> Excerpt to read
#####
City University of Hong Kong

July 3, 1997

Good afternoon. I should like to thank the City University of Hong Kong, especially H.K. Chang, for inviting me to take part in this inspiring forum on such a momentous occasion. I also want to offer a special thanks to John Dockerill, for all of his efforts in recent weeks to prepare us for this event and make us feel especially welcome here in Hong Kong.

Let me first say a word about the title of my talk today. When my colleagues and I began discussing this talk, we thought the title should be something like, "The Future of the Research University." After some give and take, we realized that such a title, serving as a base from which to begin, would limit our options. It would confine us to a universe defined by the research university as we know it today. The future role of research in higher education will likely be very different from what we know today, and it might do well for us to do some totally fresh thinking about the issue.

In the U.S., for example, only around 5 percent of the over 3,500 institutions of higher learning are categorized as research universities. My friend, Don Langenberg, a former Deputy Director of the National Science Foundation and now Chancellor of the University of Maryland system, once told an audience that "it is probably about as safe to assume that the dominant higher education institutions of the 21st Century will stem from this small but powerful group of present-day institutions as it would have been to assume that today's dominant life form on Earth would stem from Tyrannosaurus Rex."

For this reason, my talk today aims to look beyond just the future of research universities and address the broader topic of The Future Role of Research in the University.

The second part of the title introduces a concept that appears throughout the talk-- that of the strategic inflection point. Inflection points are times when trajectories shift from their expected course. July 1, 1997, for example, could easily be viewed as a strategic inflection point for the city and the people of Hong Kong -- even though we cannot yet gauge the magnitude of any shifts in its trajectory.
#####
> Dataset entries
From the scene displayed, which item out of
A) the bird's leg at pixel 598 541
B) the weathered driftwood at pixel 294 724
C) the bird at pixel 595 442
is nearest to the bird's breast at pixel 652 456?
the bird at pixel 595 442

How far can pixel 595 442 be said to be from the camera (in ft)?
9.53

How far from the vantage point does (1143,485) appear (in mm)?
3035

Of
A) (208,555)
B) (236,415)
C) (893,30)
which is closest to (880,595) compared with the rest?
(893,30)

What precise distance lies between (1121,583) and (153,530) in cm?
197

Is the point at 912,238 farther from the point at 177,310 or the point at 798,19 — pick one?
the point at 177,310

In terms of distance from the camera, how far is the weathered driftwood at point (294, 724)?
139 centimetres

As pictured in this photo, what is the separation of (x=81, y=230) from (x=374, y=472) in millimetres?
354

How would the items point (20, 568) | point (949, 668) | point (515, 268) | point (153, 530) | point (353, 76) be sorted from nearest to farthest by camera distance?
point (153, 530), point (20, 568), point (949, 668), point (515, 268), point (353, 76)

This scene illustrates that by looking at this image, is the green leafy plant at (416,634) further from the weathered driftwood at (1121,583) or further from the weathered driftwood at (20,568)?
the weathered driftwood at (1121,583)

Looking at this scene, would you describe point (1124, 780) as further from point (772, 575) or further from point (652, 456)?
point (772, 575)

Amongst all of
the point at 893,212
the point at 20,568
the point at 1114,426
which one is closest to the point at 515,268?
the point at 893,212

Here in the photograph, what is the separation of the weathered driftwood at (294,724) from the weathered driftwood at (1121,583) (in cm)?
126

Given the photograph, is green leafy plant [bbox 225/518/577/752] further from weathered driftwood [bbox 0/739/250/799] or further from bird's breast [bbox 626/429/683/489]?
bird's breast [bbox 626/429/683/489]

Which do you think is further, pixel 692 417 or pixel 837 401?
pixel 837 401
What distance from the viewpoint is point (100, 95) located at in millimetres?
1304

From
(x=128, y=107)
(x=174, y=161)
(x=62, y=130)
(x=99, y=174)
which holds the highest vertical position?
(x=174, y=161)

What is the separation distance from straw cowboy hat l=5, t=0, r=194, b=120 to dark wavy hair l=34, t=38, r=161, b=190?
#####
> Tasks to complete
1 > Extract the part of the speech text that opens with the words containing "July 3, 1997" and closes with "in Hong Kong.".
2 > Rewrite the entries from the line containing "What distance from" through the end of the entries, substituting "camera" for "viewpoint" and leaving everything else unchanged.

> Solution set
1 >
July 3, 1997

Good afternoon. I should like to thank the City University of Hong Kong, especially H.K. Chang, for inviting me to take part in this inspiring forum on such a momentous occasion. I also want to offer a special thanks to John Dockerill, for all of his efforts in recent weeks to prepare us for this event and make us feel especially welcome here in Hong Kong.

2 >
What distance from the camera is point (100, 95) located at in millimetres?
1304

From
(x=128, y=107)
(x=174, y=161)
(x=62, y=130)
(x=99, y=174)
which holds the highest vertical position?
(x=174, y=161)

What is the separation distance from straw cowboy hat l=5, t=0, r=194, b=120 to dark wavy hair l=34, t=38, r=161, b=190?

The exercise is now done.